Amir Bell ’18, center, the Tigers’ leader in steals, has avoided fouls without losing his aggressiveness.
Beverly Schaefer
Bell ’18, high-scoring Tigers start strong in nonconference play

Amir Bell ’18 fouled out of two of his first three games for the Princeton men’s basketball team — a discouraging start for the then-freshman point guard. The growing pains were part of a season-long process: He was the only Tiger to start all 30 games last year, but foul trouble sometimes kept him off the court. 

This season, increasing Bell’s playing time, his leadership, and his influence are goals that the sophomore and his coaches share. “I expect more out of myself,” Bell said. “I’ve been through a year of college basketball. I expect to give my team more ways to win.”

November and early December brought promising results: Bell has made gains in a handful of statistical categories — including assists, steals, and three-point shooting percentage — while keeping his fouls in check. The Tigers opened the year 5–2, averaging 77 points in their first seven games.
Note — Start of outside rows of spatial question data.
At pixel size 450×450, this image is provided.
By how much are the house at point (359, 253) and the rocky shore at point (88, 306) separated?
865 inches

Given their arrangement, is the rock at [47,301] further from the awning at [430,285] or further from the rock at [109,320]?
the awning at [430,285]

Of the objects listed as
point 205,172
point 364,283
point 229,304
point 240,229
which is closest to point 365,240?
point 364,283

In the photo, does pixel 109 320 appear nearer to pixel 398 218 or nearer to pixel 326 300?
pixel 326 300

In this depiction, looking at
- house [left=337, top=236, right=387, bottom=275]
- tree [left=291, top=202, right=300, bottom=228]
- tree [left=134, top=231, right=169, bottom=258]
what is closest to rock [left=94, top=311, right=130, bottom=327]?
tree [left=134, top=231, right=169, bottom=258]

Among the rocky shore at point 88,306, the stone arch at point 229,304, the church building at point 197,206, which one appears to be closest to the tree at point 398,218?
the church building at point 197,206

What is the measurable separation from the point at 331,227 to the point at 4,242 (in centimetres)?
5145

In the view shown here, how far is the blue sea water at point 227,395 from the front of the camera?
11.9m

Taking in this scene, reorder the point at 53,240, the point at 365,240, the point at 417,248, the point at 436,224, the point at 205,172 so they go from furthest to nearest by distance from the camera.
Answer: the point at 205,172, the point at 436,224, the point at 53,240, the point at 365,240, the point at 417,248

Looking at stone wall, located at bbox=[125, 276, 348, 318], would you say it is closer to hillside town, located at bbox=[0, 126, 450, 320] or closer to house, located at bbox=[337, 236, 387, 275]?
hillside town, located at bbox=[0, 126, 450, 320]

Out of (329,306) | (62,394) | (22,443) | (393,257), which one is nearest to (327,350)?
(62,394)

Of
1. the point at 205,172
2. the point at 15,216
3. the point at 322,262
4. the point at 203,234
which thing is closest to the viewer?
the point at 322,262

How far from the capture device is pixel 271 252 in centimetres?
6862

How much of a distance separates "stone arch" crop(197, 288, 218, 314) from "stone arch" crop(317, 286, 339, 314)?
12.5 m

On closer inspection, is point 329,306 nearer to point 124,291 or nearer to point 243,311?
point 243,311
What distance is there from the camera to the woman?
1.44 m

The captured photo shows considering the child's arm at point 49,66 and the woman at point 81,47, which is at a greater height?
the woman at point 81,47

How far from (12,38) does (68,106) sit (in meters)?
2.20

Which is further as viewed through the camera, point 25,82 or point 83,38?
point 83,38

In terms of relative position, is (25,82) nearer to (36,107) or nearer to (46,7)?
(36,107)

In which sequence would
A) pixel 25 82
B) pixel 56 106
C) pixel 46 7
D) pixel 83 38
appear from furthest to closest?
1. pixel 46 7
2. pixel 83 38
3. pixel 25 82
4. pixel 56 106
Head coach Mitch Henderson ’98 likes how Bell has grown, and he likes the point guard’s aggressiveness, which belies his reserved nature off the court. “I’m glad he’s the one leading us,” Henderson said.

“I expect more out of myself. I’ve been through a year of college basketball. I expect to give my team more ways to win.”

Amir Bell ’18

Bell grew up admiring NBA star Jason Kidd. He got his first taste playing point guard as a lanky kid more than 10 years ago in youth leagues, for his father. “He taught me a lot and really gave me a start,” Bell said. “You could say I’m a coach’s kid. His love for the game really was passed down to me.”

Bell played as a freshman at nearby East Brunswick High. He faced stiff competition in the summers with his Team Jersey Elite AAU team, and his high school rival was anchored by Karl-Anthony Towns, the top NBA draft pick in 2015.

“You play against good competition in AAU and high school and when you get into college, you’re ready for some of the best competition in the world,” Bell said.

Last year, Bell ranked seventh in the Ivy League in assist-to-turnover ratio and averaged 8.8 points per game, despite making less than 30 percent of his three-point attempts. 

“He’s been through an entire season,” Henderson said. “He’s done everything. He’s made big shots, gotten big rebounds, turned the ball over in big moments, [and] made good passes in crucial moments.”

Between his freshman and sophomore seasons, Bell spent time in the weight room, adding 10 pounds to his 6-foot-4-inch frame, and worked relentlessly on his shooting. His experience has equipped him to direct a Princeton team with four returning starters and a talented freshman class.

“I feel a lot more comfortable being a leader on the team, and more comfortable in the system,” Bell said. “I know what it takes to win a basketball game and how hard it is to win.”